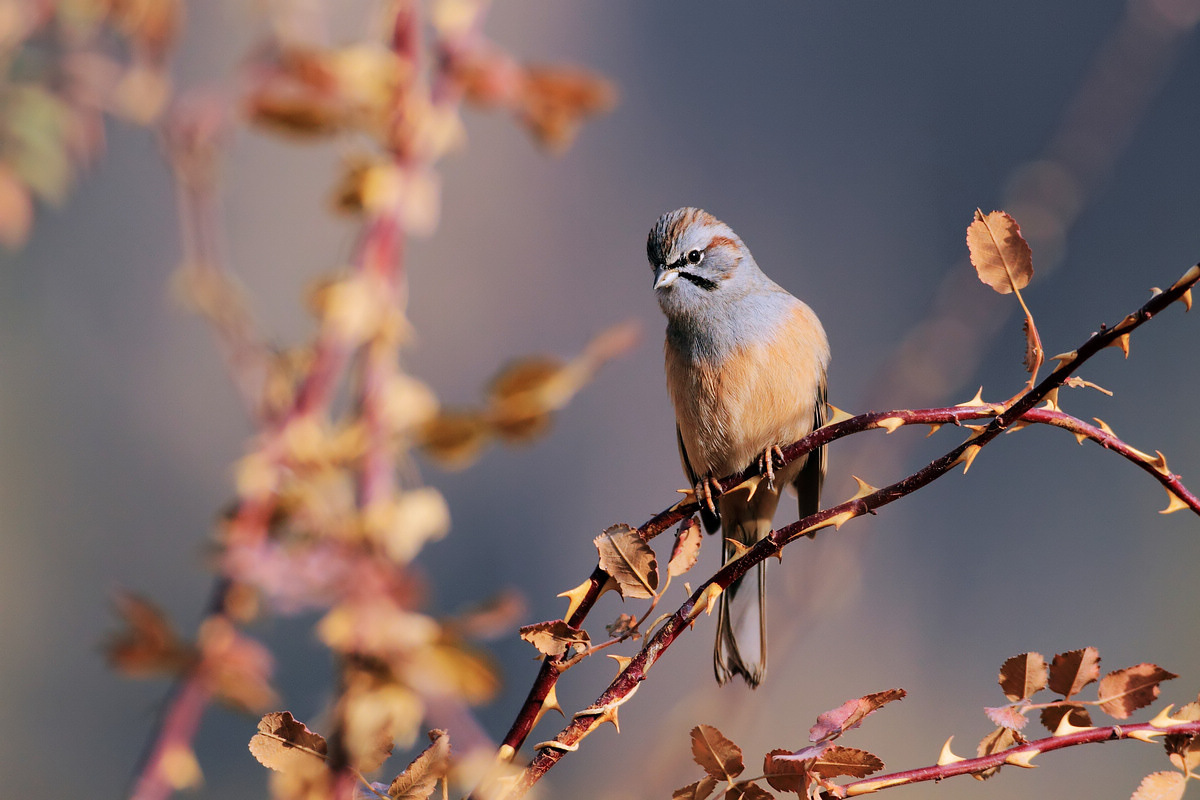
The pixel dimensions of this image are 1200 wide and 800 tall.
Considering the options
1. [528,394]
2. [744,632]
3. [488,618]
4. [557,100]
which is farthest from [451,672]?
[744,632]

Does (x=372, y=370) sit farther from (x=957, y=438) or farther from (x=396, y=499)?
(x=957, y=438)

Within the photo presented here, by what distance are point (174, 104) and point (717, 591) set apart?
13.6 inches

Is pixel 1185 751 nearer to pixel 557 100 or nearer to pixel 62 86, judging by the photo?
pixel 557 100

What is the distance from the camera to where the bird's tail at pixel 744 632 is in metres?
1.07

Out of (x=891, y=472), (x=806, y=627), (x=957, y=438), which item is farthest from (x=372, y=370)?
(x=957, y=438)

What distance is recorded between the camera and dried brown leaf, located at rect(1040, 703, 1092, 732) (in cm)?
49

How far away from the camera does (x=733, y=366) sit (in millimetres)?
1381

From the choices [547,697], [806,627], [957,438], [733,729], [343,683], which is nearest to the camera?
[343,683]

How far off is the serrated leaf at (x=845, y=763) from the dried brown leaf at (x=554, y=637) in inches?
4.7

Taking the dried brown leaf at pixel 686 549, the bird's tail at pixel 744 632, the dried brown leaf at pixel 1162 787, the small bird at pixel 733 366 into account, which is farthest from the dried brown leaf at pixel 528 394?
the small bird at pixel 733 366

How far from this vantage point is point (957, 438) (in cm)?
249

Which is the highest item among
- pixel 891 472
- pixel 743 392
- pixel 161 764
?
pixel 743 392

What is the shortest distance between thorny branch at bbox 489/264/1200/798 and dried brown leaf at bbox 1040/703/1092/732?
106mm

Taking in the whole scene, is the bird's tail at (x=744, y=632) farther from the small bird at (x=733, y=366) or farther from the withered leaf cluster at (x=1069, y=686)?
the withered leaf cluster at (x=1069, y=686)
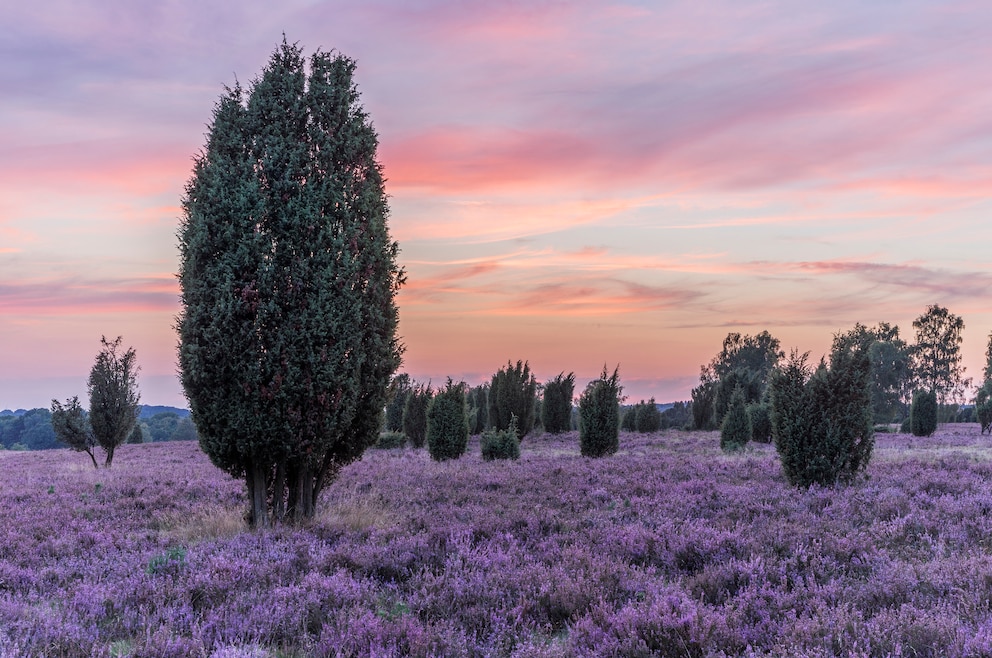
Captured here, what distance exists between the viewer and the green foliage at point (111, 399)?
27141 mm

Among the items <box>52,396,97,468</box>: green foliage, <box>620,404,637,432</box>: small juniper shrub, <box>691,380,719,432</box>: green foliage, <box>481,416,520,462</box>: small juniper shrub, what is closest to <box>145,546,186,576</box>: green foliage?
<box>481,416,520,462</box>: small juniper shrub

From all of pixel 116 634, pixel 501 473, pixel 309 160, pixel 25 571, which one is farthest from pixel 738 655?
pixel 501 473

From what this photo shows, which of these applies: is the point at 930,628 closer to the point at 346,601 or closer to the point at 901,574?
the point at 901,574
======
*PROMPT*: Retype the items exactly, starting with the line that contains "What is the shortest" and going on through the last line of the items. Leave the pictures out of your answer.

*EXERCISE OUTPUT*:
What is the shortest distance between thorny branch at bbox 489/264/1200/798 and dried brown leaf at bbox 1040/703/1092/732?
106mm

Taking in the whole scene, is the bird's tail at (x=744, y=632) farther from the small bird at (x=733, y=366) or farther from the withered leaf cluster at (x=1069, y=686)?
the withered leaf cluster at (x=1069, y=686)
Captured here, what distance exists between the viewer and the green foliage at point (111, 399)?
27141 mm

Among the items <box>52,396,97,468</box>: green foliage, <box>620,404,637,432</box>: small juniper shrub, <box>691,380,719,432</box>: green foliage, <box>481,416,520,462</box>: small juniper shrub, what is closest to <box>145,546,186,576</box>: green foliage?
<box>481,416,520,462</box>: small juniper shrub

From all of pixel 116 634, pixel 501 473, pixel 309 160, pixel 25 571, which one is farthest from pixel 738 655?
pixel 501 473

From what this photo shows, which of these applies: is the point at 930,628 closer to the point at 346,601 or closer to the point at 901,574?
the point at 901,574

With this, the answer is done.